Verification of the left ventricular ejection fraction from gated myocardial perfusion studies (GSPECT)

Abstract

Introduction: The perfusion study (which may be obtained using SPECT or GSPECT technology within six hours of administration of the radionuclide Tc-99m-MIBI) reflects the regional blood supply to the left ventricular [LV] myocardium at the time of radionuclide administration (i.e. at rest, at peak exercise, or at peak vasodilatation), while the values of EF, EDV, and ESV measured using GSPECT are parameters of LV contractility at the time of image acquisition (i.e. at rest or in a nearresting state following exercise or vasodilatation). Planar radionuclide ventriculography [RNV] is, however, considered to be the most accurate method for calculating LVEF.

Aims: The main goal of the study was to compare the values of EF obtained by the most frequently used method, GSPECTQGS, and the reference method, RNV - taking into consideration various clinical scenarios (presence or absence of LV dilatation) and various conditions under which GSPECT was recorded (at rest, post-exercise, or post-dipyridamole).

Methods: Two hundred patients (145 males) aged 58+/-11 (18-80) with previously confirmed (n=166, of whom 108 had a history of myocardial infarction) or suspected (n=34) coronary artery disease were included in the study. Ranges of normal values for EF, EDV, and ESV were established based on a group of 26 'normal' subjects. LV dilatation was defined as an EDV >127 ml (at rest, measured by QGS) - this was present in 88 patients. Myocardial perfusion studies were obtained using GSPECT following administration of Tc-99m-MIBI at rest (all patients), as well as one hour after treadmill exercise (138 patients) or dipyridamole administration (48 patients). The resting RNV was conducted within three weeks of the GSPECT exam. The EF values obtained by QGS and RNV were compared for patients with and without LV dilatation. EF, EDV, and ESV values obtained by QGS were compared for resting patients, post-exercise, and post-dipyridamole.

▶ [DATA UNDER STUDY]:

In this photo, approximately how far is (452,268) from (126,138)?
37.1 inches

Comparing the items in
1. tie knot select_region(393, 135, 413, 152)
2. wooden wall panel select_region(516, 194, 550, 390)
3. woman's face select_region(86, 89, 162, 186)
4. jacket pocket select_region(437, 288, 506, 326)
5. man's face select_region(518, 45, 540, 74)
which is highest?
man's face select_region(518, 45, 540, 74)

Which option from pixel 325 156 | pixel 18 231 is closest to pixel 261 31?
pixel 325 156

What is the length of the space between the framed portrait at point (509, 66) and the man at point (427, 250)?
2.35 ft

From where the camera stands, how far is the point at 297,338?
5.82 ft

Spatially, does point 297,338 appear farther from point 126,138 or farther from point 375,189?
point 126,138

▶ [EXERCISES]:
**a)** Reproduce word for word the part of the ejection fraction abstract that opens with "Aims: The main" and closes with "post-exercise, or post-dipyridamole).".
**b)** In the ejection fraction abstract, how was LV dilatation defined?

▶ [SET OF ANSWERS]:
**a)**
Aims: The main goal of the study was to compare the values of EF obtained by the most frequently used method, GSPECTQGS, and the reference method, RNV - taking into consideration various clinical scenarios (presence or absence of LV dilatation) and various conditions under which GSPECT was recorded (at rest, post-exercise, or post-dipyridamole).

**b)** As an EDV greater than 127 ml at rest, measured by QGS.